======== Selection

Small Claims Decisions

Decision Information

Decision Content

Date Issued: September 22, 2022

File: SC-2022-002277

Type: Small Claims

Civil Resolution Tribunal

Indexed as: A&M Millwork Inc. v. Living Environment Design Inc.,

2022 BCCRT 1045

Between:

A&M MILLWORK INC.

Applicant

And:

LIVING ENVIRONMENT DESIGN INC.

Respondent

REASONS FOR DECISION

Tribunal Member:

Richard McAndrew

INTRODUCTION

1.      This dispute is about payment for cabinet renovation work. The respondent contractor, Living Environment Design Inc. (Living), hired the applicant contractor, A&M Millwork Inc. (A&M), to provide cabinet renovation work for a home owned by a non-party. A&M claims $3,365.25 for its unpaid work.

2.      Living denies the claim. Living says that A&M is not entitled to payment because it allegedly did not complete the project and A&M owed workers’ compensation assessments.

3.      Both parties are represented by employees or principals.

JURISDICTION AND PROCEDURE

4.      These are the formal written reasons of the Civil Resolution Tribunal (CRT). The CRT has jurisdiction over small claims brought under section 118 of the Civil Resolution Tribunal Act (CRTA). Section 2 of the CRTA states that the CRT’s mandate is to provide dispute resolution services accessibly, quickly, economically, informally, and flexibly. In resolving disputes, the CRT must apply principles of law and fairness, and recognize any relationships between the dispute’s parties that will likely continue after the CRT process has ended.

================

Exercise description> Extract the entire small claims decision above word for word, with nothing changed or left out.

======== Data lines

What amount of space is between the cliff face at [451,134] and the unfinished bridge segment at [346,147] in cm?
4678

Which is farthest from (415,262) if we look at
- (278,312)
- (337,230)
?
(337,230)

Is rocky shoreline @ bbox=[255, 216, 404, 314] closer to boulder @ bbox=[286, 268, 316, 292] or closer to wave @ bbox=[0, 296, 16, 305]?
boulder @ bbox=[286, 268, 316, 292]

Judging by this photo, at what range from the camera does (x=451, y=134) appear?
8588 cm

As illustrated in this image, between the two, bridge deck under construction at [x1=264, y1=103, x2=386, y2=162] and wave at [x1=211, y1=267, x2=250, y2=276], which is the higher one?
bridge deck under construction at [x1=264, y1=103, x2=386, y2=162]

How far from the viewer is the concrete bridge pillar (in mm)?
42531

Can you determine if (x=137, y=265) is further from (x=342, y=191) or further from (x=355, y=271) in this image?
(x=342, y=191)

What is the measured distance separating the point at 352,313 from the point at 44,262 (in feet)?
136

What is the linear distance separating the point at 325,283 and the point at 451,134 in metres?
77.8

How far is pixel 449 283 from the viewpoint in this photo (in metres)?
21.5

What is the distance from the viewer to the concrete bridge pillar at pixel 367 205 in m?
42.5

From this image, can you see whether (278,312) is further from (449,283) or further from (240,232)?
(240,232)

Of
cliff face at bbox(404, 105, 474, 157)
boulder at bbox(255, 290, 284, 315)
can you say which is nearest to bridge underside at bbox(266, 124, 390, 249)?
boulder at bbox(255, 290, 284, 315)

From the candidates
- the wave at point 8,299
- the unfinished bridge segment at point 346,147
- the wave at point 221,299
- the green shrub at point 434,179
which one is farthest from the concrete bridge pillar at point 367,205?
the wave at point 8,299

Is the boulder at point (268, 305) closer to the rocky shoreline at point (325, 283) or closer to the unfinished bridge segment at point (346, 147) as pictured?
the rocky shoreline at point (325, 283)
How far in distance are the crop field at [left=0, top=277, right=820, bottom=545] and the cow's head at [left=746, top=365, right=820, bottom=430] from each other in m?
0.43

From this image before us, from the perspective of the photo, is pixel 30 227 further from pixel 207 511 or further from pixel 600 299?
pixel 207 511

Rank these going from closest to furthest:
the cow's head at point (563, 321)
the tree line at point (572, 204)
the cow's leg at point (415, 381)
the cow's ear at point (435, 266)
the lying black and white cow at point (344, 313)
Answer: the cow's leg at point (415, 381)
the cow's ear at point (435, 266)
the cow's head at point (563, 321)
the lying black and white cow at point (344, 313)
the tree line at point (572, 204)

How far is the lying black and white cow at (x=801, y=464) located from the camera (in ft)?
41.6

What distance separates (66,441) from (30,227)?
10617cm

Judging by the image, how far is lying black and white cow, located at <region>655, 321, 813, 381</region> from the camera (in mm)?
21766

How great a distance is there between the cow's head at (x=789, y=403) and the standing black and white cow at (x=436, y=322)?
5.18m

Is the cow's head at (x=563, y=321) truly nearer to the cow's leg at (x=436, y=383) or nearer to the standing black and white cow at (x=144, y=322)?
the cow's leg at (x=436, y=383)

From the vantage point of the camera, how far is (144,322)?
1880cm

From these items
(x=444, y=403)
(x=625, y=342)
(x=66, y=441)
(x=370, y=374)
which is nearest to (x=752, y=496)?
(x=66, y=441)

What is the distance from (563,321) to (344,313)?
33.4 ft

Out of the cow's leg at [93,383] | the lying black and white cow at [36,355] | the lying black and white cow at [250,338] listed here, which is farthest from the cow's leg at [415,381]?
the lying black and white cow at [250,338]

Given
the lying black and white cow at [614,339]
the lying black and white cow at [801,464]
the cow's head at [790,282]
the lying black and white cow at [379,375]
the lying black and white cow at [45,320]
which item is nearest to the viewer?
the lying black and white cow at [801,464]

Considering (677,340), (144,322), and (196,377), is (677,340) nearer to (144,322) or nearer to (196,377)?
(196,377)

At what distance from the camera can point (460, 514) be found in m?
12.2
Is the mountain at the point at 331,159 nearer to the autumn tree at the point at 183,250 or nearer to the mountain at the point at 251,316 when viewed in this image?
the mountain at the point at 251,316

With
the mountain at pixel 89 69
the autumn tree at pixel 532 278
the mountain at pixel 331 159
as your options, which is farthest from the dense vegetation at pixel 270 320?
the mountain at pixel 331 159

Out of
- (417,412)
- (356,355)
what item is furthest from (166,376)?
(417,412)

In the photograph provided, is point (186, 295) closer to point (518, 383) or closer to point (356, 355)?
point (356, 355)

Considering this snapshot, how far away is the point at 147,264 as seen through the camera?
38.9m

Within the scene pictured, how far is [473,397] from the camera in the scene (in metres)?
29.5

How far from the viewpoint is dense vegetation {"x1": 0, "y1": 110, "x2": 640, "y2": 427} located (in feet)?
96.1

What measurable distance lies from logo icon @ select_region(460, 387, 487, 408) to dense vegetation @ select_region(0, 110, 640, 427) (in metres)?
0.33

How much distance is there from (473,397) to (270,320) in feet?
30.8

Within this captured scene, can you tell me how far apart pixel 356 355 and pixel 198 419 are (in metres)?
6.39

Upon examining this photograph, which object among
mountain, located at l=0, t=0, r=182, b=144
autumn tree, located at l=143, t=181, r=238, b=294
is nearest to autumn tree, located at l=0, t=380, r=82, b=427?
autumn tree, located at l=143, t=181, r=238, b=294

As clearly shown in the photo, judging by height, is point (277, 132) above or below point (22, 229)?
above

================
======== Data lines

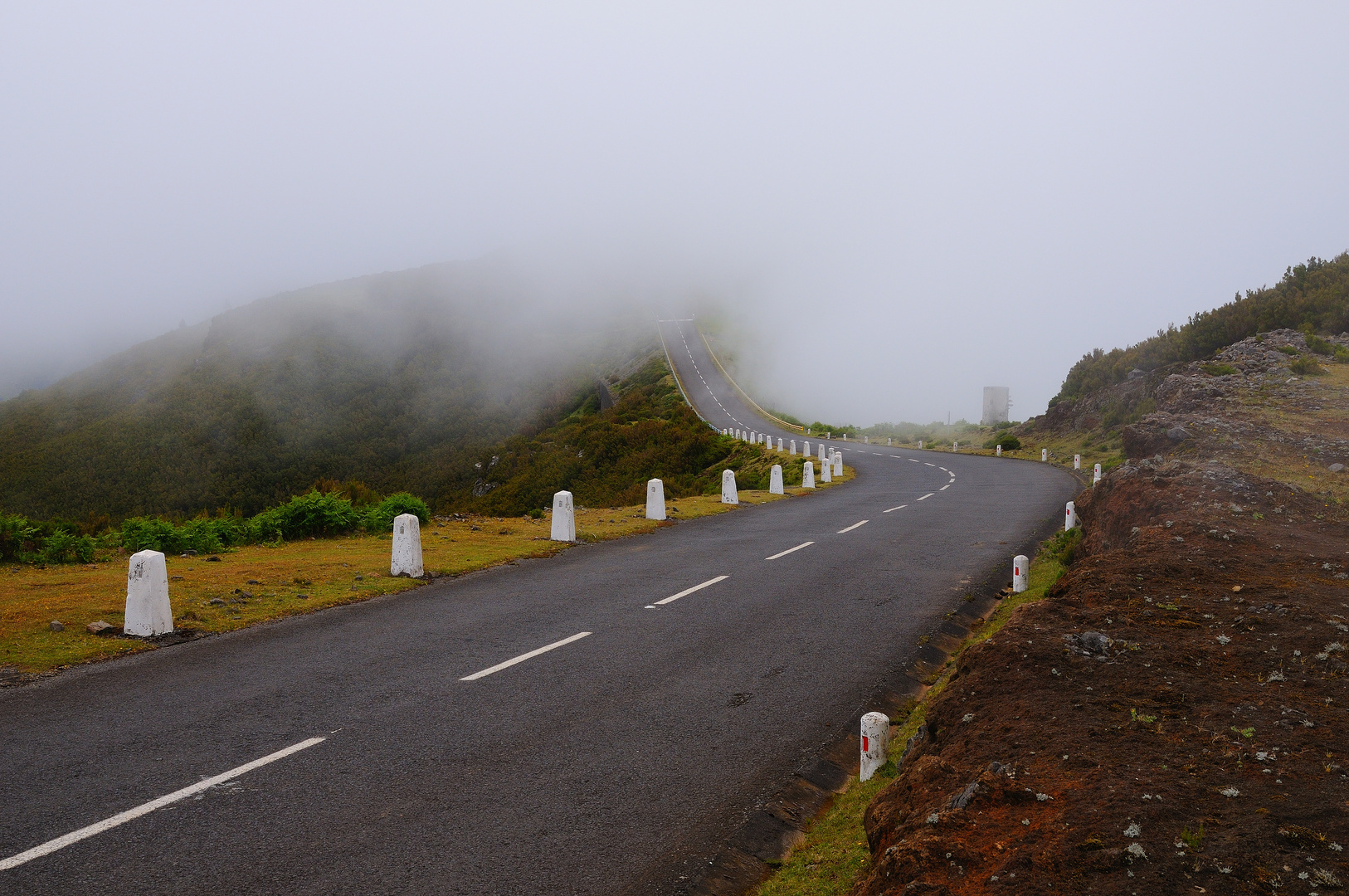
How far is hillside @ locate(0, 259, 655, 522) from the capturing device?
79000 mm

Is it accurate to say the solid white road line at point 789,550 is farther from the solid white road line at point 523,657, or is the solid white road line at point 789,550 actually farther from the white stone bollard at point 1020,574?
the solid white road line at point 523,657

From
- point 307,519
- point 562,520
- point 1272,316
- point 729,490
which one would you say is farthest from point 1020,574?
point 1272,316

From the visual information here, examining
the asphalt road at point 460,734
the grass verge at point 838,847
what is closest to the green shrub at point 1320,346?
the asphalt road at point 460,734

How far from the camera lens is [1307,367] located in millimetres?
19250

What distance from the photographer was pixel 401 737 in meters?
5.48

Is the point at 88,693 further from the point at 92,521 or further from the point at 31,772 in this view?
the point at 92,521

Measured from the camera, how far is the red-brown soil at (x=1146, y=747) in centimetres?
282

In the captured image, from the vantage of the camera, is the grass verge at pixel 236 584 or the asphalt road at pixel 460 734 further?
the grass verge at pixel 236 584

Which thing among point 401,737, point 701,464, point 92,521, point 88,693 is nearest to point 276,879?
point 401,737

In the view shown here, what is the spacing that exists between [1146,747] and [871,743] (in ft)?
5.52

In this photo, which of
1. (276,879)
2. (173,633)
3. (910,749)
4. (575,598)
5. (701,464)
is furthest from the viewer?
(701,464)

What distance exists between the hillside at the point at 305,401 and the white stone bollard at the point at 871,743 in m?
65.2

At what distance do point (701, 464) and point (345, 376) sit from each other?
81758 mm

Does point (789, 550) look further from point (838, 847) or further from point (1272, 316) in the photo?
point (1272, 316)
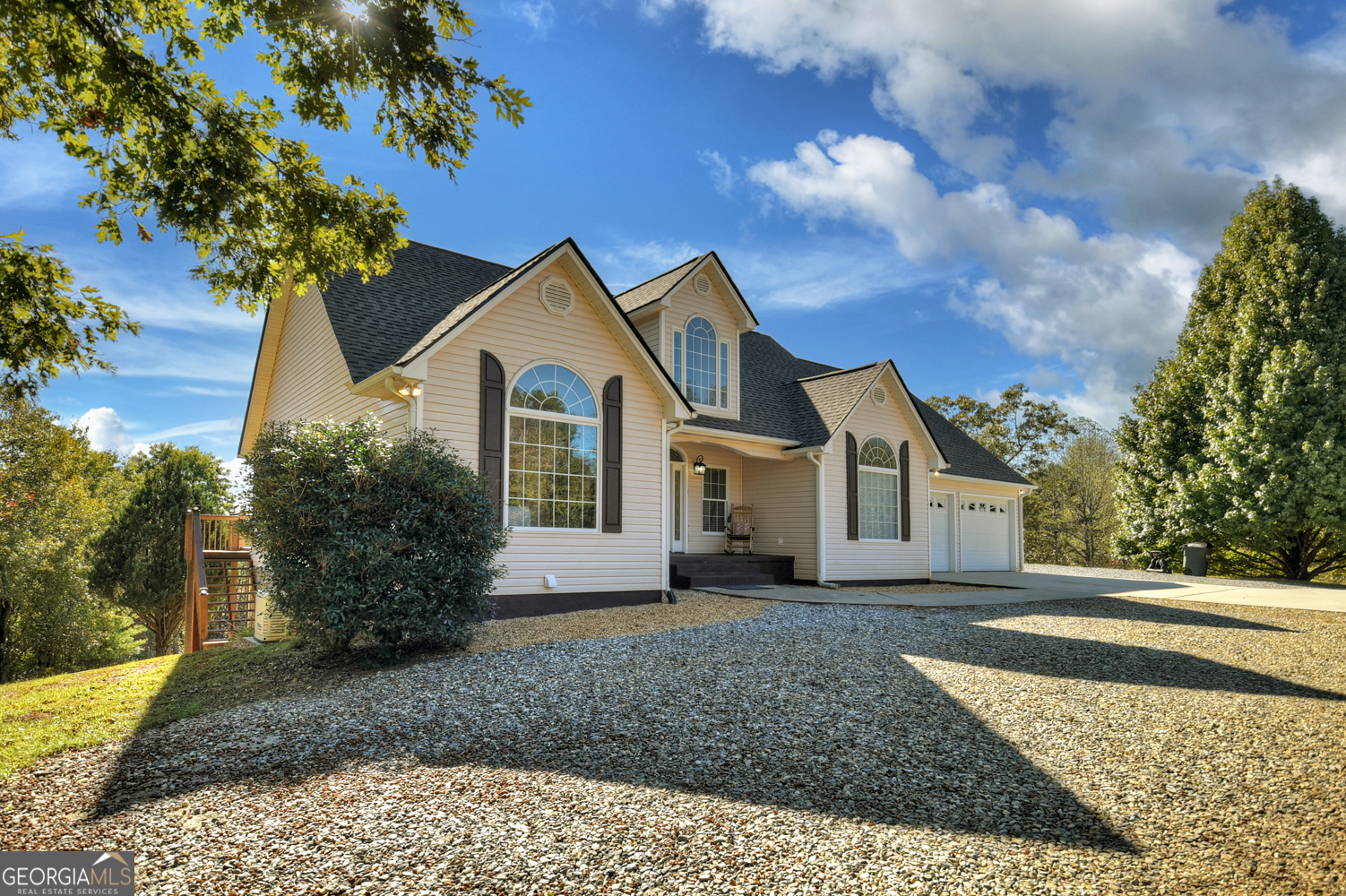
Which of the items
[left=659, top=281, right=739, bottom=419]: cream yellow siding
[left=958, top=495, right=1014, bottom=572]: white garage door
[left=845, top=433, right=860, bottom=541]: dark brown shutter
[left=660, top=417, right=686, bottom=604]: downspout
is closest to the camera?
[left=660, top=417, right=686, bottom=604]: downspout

================
======== Data lines

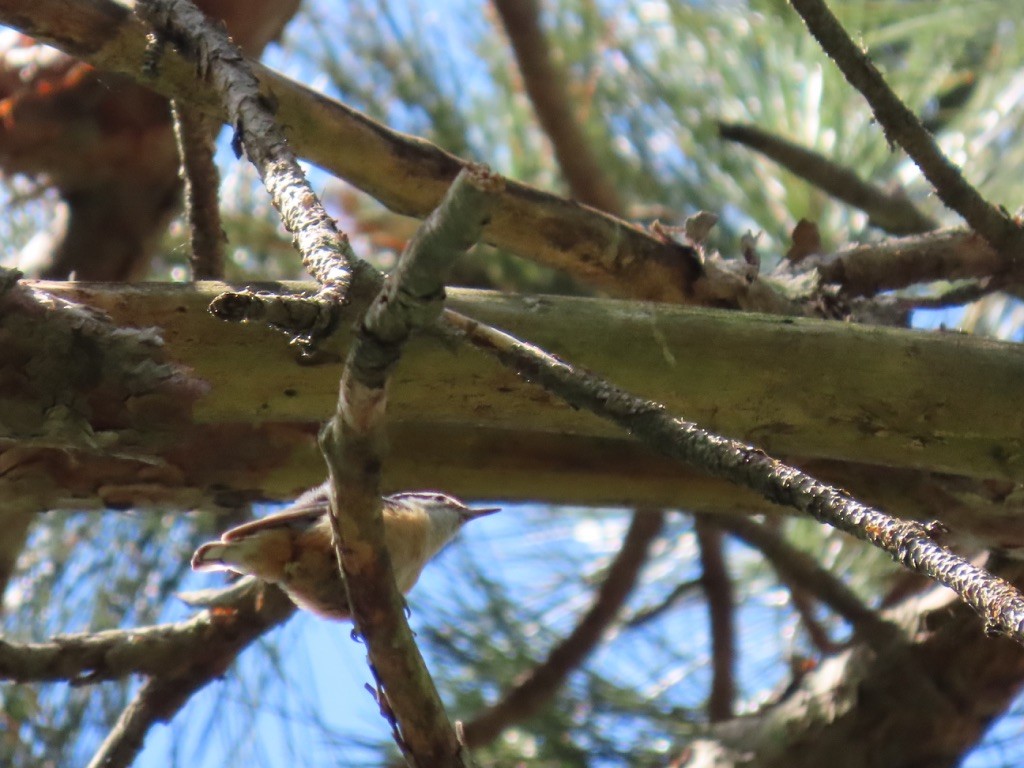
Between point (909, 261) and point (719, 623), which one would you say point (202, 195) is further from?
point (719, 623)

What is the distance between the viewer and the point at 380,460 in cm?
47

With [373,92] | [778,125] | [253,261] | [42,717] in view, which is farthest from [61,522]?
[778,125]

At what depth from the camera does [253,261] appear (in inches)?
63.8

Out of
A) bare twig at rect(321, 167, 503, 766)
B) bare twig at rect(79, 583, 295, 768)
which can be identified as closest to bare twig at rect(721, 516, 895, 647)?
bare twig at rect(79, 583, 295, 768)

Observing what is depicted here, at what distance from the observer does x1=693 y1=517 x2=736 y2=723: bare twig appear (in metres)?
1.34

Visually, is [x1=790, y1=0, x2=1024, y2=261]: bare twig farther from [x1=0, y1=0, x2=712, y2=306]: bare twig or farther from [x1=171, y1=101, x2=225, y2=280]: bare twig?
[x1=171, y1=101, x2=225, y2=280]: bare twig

================

Reply to the exercise>
Small Claims Decisions

Decision Information

Decision Content

Date Issued: September 22, 2022

File: SC-2022-002277

Type: Small Claims

Civil Resolution Tribunal

Indexed as: A&M Millwork Inc. v. Living Environment Design Inc.,

2022 BCCRT 1045

Between:

A&M MILLWORK INC.

Applicant

And:

LIVING ENVIRONMENT DESIGN INC.

Respondent

REASONS FOR DECISION

Tribunal Member:

Richard McAndrew

INTRODUCTION

1.      This dispute is about payment for cabinet renovation work. The respondent contractor, Living Environment Design Inc. (Living), hired the applicant contractor, A&M Millwork Inc. (A&M), to provide cabinet renovation work for a home owned by a non-party. A&M claims $3,365.25 for its unpaid work.

2.      Living denies the claim. Living says that A&M is not entitled to payment because it allegedly did not complete the project and A&M owed workers’ compensation assessments.

3.      Both parties are represented by employees or principals.

JURISDICTION AND PROCEDURE

4.      These are the formal written reasons of the Civil Resolution Tribunal (CRT). The CRT has jurisdiction over small claims brought under section 118 of the Civil Resolution Tribunal Act (CRTA). Section 2 of the CRTA states that the CRT’s mandate is to provide dispute resolution services accessibly, quickly, economically, informally, and flexibly. In resolving disputes, the CRT must apply principles of law and fairness, and recognize any relationships between the dispute’s parties that will likely continue after the CRT process has ended.